## The exercise
Update the material starting at the line that contains "In terms of" and ending at the line that contains "8379 millimetres" by replacing "each other" with "one another" and changing nothing else. Give back only those lines.

## Available data
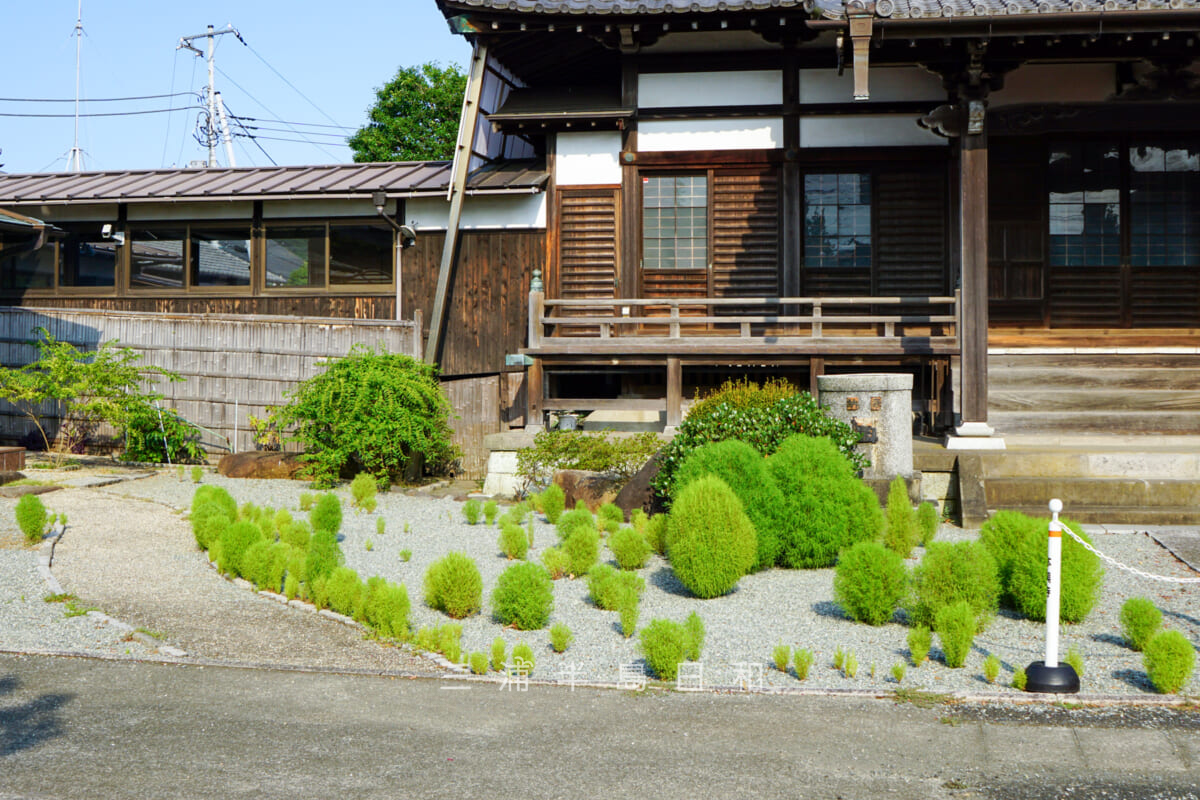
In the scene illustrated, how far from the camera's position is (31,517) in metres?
9.64

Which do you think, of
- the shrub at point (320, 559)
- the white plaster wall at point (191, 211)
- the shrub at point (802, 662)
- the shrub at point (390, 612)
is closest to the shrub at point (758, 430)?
the shrub at point (320, 559)

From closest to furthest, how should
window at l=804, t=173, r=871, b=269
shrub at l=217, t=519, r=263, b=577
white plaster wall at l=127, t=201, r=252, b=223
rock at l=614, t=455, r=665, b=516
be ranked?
1. shrub at l=217, t=519, r=263, b=577
2. rock at l=614, t=455, r=665, b=516
3. window at l=804, t=173, r=871, b=269
4. white plaster wall at l=127, t=201, r=252, b=223

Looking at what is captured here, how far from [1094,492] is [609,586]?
584 centimetres

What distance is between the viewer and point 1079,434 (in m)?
12.4

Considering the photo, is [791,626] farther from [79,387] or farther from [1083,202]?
[79,387]

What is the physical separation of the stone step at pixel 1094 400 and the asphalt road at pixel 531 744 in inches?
302

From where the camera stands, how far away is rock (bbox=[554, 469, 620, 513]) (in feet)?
39.0

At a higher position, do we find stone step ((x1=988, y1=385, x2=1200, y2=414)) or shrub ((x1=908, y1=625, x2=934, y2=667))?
stone step ((x1=988, y1=385, x2=1200, y2=414))

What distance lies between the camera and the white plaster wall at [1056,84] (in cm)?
1372

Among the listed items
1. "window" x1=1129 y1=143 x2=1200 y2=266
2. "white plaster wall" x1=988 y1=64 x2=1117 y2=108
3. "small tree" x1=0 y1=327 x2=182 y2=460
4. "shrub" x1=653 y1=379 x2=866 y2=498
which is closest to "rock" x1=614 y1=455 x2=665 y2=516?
"shrub" x1=653 y1=379 x2=866 y2=498

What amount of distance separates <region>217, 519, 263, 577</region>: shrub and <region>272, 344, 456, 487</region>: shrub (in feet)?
Answer: 15.3

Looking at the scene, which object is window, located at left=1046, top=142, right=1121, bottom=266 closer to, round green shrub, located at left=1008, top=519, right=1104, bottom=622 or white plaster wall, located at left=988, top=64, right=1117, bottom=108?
white plaster wall, located at left=988, top=64, right=1117, bottom=108

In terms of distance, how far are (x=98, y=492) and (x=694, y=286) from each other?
8379 millimetres

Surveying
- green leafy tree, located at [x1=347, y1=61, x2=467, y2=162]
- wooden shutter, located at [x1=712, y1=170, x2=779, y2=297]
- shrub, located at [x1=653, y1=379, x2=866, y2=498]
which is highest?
green leafy tree, located at [x1=347, y1=61, x2=467, y2=162]
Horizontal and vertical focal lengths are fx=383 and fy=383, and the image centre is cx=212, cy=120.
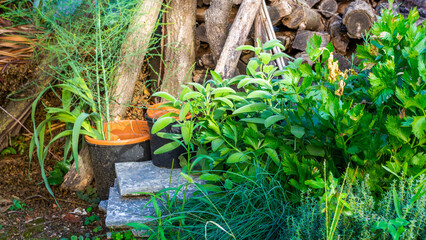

## Exercise response
In terms of distance, how far are (x=98, y=492) and (x=694, y=286) from one another?
8379 millimetres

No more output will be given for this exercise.